X-Git-Url: https://git.heureux-cyclage.org/?a=blobdiff_plain;f=languages%2FLanguageUtf8.php;h=d738624b77b490de3c32adbd78356cdf6cf9d34f;hb=502d86767181553745afd7103bc8e8573da9a138;hp=8b86bd08fee082a9f086bd6e2c61cc9e9908a99d;hpb=85558b19f982834ce55616416bdd131d5331590f;p=lhc%2Fweb%2Fwiklou.git

diff --git a/languages/LanguageUtf8.php b/languages/LanguageUtf8.php
index 8b86bd08fe..d738624b77 100644
--- a/languages/LanguageUtf8.php
+++ b/languages/LanguageUtf8.php
@@ -1,19 +1,29 @@
 <?php
-#$Id$
+/**
+  * @package MediaWiki
+  * @subpackage Language
+  */
+
 if( defined( "MEDIAWIKI" ) ) {
 
+# This file and LanguageLatin1.php may be included from within functions, so
+# we need to have global statements
+
+global $wgInputEncoding, $wgOutputEncoding, $wikiUpperChars, $wikiLowerChars;
+global $wgDBname, $wgMemc;
+
 $wgInputEncoding    = "UTF-8";
 $wgOutputEncoding	= "UTF-8";
 
-if (function_exists('mb_internal_encoding')) {
+if( function_exists( 'mb_strtoupper' ) ) {
 	mb_internal_encoding('UTF-8');
 } else {
 	# Hack our own case conversion routines
-	
+
 	# Loading serialized arrays is faster than parsing code :P
 	$wikiUpperChars = $wgMemc->get( $key1 = "$wgDBname:utf8:upper" );
 	$wikiLowerChars = $wgMemc->get( $key2 = "$wgDBname:utf8:lower" );
-	
+
 	if(empty( $wikiUpperChars) || empty($wikiLowerChars )) {
 		require_once( "includes/Utf8Case.php" );
 		$wgMemc->set( $key1, $wikiUpperChars );
@@ -21,36 +31,71 @@ if (function_exists('mb_internal_encoding')) {
 	}
 }
 
-# Base stuff useful to all UTF-8 based language files
+/**
+ * Base stuff useful to all UTF-8 based language files
+ * @package MediaWiki
+ */
 class LanguageUtf8 extends Language {
 
-	# These two functions use mbstring library, if it is loaded
-	# or compiled and character mapping arrays otherwise. 

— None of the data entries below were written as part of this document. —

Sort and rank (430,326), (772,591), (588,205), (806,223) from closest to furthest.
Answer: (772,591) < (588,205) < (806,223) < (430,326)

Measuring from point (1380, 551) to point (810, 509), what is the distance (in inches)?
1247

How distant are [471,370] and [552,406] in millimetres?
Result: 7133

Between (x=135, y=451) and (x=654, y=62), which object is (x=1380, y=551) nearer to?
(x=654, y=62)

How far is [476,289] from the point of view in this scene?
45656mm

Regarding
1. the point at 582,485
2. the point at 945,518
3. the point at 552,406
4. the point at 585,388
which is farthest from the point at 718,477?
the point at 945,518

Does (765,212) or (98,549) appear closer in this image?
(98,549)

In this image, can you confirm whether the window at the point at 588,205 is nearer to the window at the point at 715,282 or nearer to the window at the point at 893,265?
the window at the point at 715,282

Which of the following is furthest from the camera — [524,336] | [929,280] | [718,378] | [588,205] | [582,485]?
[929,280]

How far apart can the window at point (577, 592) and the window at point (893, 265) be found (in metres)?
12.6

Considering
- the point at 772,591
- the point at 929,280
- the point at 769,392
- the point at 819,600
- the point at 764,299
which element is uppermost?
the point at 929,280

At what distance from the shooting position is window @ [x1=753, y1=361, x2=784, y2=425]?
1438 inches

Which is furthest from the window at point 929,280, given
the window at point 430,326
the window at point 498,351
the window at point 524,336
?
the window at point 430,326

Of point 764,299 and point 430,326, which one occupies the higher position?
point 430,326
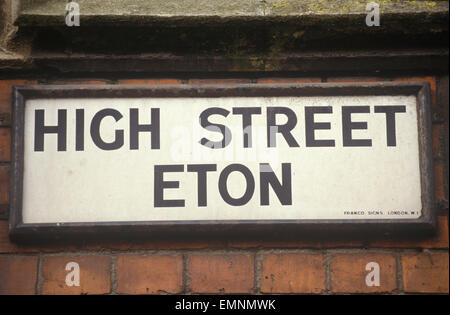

+	# These functions use mbstring library, if it is loaded
+	# or compiled and character mapping arrays otherwise.
 	# In case of language-specific character mismatch
 	# it should be dealt with in Language classes.
 
-	function ucfirst( $string ) {
-		if (function_exists('mb_strtoupper')) {
-			return mb_strtoupper(mb_substr($string,0,1)).mb_substr($string,1);
-		} else {
-		    global $wikiUpperChars;
-		    return preg_replace (
-        	    "/^([a-z]|[\\xc0-\\xff][\\x80-\\xbf]*)/e",
-        	    "strtr ( \"\$1\" , \$wikiUpperChars )",
-        	    $string );
-		}
+	function ucfirst( $str ) {
+		return LanguageUtf8::uc( $str, true );
 	}
-	
-	function lcfirst( $string ) {
-		if (function_exists('mb_strtolower')) {
-			return mb_strtolower(mb_substr($string,0,1)).mb_substr($string,1);
-		} else {
-		    global $wikiLowerChars;
-		    return preg_replace (
-        	    "/^([A-Z]|[\\xc0-\\xff][\\x80-\\xbf]*)/e",
-        	    "strtr ( \"\$1\" , \$wikiLowerChars )",
-        	    $string );
-		}
+
+	function uc( $str, $first = false ) {
+		if ( function_exists( 'mb_strtoupper' ) )
+			if ( $first )
+				if ( LanguageUtf8::isMultibyte( $str ) )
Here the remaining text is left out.